Gather each line of the items below that contains the word "neighboring". Letter case matters.

━━━ SUPPLIED DATA ━━━

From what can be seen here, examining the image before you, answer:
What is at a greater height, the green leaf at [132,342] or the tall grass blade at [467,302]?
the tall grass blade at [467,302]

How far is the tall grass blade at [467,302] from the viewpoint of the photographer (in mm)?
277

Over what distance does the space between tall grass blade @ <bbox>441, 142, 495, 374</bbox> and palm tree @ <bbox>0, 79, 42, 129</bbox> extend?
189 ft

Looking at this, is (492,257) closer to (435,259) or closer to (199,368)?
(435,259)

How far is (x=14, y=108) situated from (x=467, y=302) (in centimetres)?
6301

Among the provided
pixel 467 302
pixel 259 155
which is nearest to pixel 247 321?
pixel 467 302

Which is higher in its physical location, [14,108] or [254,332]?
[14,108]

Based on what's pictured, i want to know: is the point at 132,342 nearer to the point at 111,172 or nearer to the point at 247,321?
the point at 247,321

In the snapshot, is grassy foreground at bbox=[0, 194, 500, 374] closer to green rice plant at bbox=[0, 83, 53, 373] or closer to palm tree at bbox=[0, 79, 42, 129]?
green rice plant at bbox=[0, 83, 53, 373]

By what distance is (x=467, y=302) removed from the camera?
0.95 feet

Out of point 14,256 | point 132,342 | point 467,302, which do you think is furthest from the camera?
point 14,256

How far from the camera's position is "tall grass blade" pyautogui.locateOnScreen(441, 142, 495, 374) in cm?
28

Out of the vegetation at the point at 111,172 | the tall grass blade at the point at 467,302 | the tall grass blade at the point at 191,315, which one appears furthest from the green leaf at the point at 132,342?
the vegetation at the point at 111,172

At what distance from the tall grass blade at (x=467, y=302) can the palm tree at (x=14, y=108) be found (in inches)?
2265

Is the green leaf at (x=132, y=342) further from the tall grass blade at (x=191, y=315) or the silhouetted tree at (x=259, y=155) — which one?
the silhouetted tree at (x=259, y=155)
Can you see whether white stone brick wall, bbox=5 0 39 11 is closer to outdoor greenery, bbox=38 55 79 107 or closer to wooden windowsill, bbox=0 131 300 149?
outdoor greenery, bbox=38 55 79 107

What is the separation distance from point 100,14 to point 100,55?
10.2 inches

━━━
━━━ SUPPLIED DATA ━━━

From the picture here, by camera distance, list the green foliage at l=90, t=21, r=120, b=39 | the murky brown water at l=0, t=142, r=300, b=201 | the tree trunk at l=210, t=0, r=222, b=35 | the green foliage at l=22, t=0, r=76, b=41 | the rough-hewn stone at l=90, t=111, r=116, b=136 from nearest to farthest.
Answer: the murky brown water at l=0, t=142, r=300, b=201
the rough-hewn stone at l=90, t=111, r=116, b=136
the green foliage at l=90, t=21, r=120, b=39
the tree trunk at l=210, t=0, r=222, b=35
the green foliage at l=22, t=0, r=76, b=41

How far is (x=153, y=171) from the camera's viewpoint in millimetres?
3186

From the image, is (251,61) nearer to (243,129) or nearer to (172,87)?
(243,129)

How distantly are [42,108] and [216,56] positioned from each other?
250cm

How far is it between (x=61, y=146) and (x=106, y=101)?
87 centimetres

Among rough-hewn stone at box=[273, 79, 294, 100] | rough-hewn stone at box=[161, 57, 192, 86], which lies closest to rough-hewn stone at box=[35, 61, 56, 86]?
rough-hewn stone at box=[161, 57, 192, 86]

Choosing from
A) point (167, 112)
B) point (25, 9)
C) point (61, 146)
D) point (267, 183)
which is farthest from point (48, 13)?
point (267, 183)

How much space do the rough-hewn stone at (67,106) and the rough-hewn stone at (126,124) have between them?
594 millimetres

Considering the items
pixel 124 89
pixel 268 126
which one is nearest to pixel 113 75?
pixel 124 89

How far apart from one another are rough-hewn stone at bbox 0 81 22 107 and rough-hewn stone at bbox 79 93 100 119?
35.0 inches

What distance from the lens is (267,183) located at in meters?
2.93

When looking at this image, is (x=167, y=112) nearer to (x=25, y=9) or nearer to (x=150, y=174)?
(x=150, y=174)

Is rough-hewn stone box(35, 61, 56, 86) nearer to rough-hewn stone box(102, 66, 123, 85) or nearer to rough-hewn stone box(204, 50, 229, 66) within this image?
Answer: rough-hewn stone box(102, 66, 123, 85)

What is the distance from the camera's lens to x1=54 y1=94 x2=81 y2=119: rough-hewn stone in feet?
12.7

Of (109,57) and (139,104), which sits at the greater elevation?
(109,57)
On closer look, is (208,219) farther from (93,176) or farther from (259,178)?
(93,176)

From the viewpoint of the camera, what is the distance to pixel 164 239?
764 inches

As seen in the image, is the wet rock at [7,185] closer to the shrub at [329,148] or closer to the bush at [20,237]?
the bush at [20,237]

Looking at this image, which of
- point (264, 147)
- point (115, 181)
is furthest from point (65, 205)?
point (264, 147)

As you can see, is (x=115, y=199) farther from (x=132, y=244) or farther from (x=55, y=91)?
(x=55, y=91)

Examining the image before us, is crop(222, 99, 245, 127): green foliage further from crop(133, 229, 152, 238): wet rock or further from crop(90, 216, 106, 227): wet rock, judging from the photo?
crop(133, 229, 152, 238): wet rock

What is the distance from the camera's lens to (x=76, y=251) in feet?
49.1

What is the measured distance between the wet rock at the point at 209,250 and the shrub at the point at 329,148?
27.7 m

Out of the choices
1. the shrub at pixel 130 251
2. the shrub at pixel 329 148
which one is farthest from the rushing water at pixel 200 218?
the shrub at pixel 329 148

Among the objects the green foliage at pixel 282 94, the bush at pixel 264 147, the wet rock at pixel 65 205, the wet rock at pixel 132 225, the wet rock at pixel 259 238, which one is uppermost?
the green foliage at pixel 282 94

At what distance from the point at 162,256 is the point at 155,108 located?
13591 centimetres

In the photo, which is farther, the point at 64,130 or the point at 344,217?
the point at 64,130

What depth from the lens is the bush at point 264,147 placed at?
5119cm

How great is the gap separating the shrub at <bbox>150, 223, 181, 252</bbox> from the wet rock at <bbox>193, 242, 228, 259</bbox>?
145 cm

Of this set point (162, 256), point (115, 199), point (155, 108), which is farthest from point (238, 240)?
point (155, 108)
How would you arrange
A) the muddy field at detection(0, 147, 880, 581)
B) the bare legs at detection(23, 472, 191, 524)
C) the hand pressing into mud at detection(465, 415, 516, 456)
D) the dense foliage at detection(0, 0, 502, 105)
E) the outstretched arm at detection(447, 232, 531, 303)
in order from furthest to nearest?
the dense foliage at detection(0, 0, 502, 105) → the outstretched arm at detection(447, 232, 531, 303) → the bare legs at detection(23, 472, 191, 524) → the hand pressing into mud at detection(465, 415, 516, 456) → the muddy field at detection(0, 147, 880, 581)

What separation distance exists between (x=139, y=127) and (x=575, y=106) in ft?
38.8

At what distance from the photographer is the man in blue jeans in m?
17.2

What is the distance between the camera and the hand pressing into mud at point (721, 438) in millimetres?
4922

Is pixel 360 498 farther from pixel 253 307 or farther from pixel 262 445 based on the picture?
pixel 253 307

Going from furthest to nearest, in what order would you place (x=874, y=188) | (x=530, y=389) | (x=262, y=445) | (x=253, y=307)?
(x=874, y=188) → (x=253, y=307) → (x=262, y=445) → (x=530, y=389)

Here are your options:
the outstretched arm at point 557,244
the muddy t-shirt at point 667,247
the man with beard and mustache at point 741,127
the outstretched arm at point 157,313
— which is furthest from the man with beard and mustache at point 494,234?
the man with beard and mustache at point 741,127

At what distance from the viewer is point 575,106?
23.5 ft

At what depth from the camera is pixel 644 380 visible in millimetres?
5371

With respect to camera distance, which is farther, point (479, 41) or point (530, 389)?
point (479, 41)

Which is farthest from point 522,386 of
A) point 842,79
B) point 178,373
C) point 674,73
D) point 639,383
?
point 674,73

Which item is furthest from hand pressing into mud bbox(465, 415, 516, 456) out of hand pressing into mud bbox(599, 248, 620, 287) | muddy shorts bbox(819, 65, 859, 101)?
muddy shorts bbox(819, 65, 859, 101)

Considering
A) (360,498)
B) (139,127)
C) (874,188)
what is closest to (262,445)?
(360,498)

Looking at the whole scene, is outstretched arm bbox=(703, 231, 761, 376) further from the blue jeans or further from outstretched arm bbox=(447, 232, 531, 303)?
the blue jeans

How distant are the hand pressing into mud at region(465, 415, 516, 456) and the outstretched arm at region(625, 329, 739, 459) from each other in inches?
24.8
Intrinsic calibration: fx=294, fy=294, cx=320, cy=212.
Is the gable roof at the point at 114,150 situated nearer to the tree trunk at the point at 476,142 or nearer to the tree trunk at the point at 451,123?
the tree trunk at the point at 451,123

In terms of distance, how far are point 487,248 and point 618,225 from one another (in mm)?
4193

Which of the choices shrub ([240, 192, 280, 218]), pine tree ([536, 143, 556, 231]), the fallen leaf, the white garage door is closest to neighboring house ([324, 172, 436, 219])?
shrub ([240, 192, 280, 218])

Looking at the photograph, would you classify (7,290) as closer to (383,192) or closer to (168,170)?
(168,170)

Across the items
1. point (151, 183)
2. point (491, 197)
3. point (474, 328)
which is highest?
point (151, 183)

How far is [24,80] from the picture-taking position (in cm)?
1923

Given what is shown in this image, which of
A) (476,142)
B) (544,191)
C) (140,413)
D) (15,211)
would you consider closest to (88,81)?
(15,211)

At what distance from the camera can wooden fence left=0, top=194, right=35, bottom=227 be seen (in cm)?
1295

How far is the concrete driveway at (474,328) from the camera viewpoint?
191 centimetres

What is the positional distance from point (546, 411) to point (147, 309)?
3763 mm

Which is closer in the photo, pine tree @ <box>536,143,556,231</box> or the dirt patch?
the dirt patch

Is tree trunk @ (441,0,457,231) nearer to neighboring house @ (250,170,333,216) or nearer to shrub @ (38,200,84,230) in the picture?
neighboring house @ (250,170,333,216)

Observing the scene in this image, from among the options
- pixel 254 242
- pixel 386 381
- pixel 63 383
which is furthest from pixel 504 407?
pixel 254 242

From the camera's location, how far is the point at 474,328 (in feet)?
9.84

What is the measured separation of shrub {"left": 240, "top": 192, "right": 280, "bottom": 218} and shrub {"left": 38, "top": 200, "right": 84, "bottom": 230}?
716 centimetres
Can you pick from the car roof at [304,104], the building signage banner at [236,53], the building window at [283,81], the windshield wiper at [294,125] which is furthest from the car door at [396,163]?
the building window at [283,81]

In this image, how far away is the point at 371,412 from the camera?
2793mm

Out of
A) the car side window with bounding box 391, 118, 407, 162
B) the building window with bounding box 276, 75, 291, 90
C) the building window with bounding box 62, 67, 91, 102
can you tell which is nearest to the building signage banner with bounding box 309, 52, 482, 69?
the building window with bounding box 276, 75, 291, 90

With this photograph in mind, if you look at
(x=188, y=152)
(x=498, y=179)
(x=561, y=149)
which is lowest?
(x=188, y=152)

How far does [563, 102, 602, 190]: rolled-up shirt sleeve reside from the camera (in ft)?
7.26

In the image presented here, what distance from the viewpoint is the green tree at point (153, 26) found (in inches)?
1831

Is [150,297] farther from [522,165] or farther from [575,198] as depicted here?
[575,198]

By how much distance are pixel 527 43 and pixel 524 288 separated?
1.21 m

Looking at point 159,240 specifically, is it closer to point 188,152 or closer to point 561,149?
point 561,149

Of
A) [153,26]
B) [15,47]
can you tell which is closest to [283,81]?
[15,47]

━━━
━━━ SUPPLIED DATA ━━━

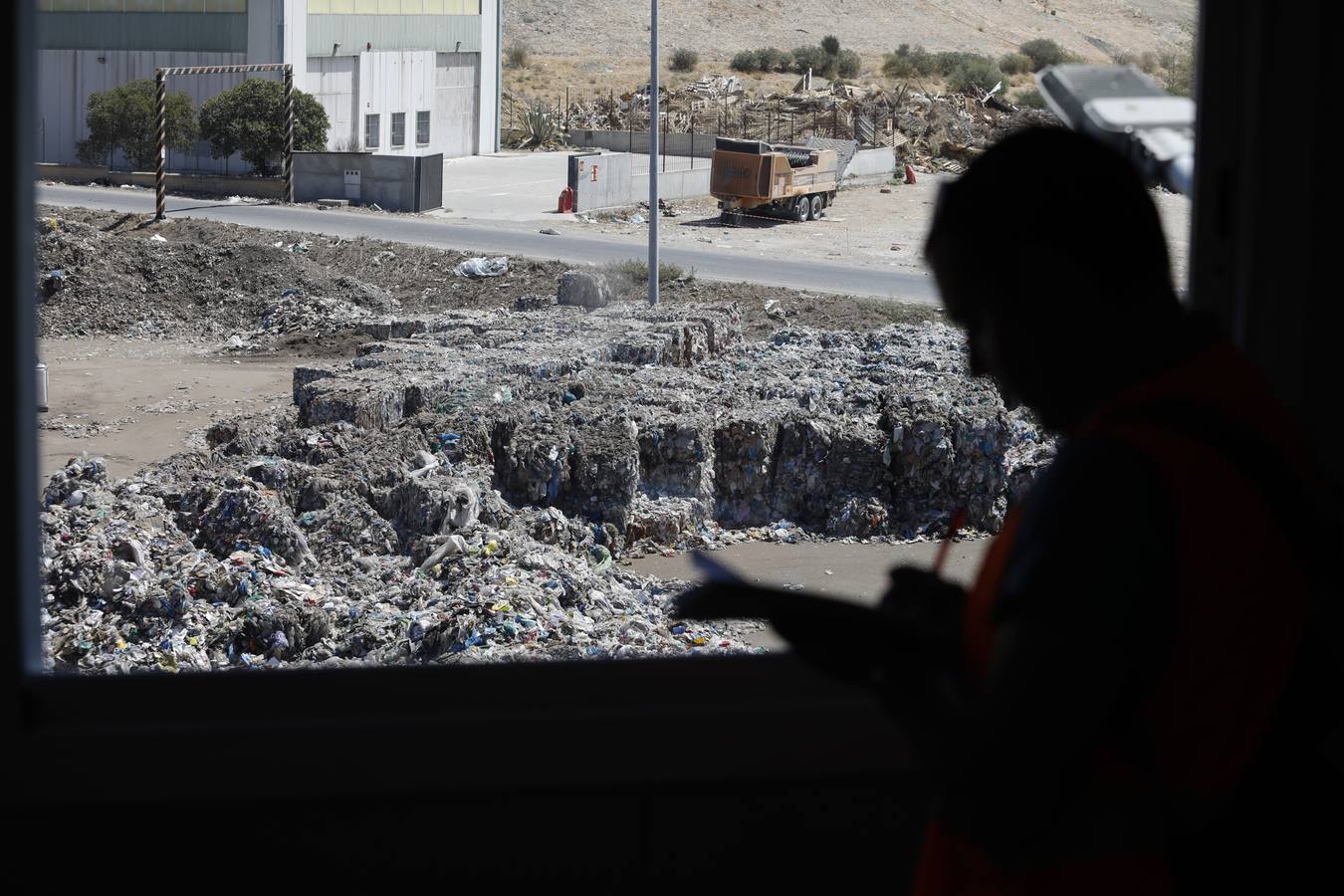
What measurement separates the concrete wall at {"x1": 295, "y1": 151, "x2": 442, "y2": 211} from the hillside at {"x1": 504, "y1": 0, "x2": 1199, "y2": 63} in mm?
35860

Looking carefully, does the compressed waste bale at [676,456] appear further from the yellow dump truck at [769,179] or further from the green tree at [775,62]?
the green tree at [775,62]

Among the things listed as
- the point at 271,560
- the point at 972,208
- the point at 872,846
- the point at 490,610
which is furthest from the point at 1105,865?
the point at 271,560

━━━

* CORRECT RESULT *
Which of the choices shrub ([240, 192, 280, 218]), pine tree ([536, 143, 556, 231]), the fallen leaf, the white garage door is closest to neighboring house ([324, 172, 436, 219])?
Is tree trunk @ (441,0,457,231) nearer to neighboring house @ (250,170,333,216) or nearer to shrub @ (38,200,84,230) in the picture?
neighboring house @ (250,170,333,216)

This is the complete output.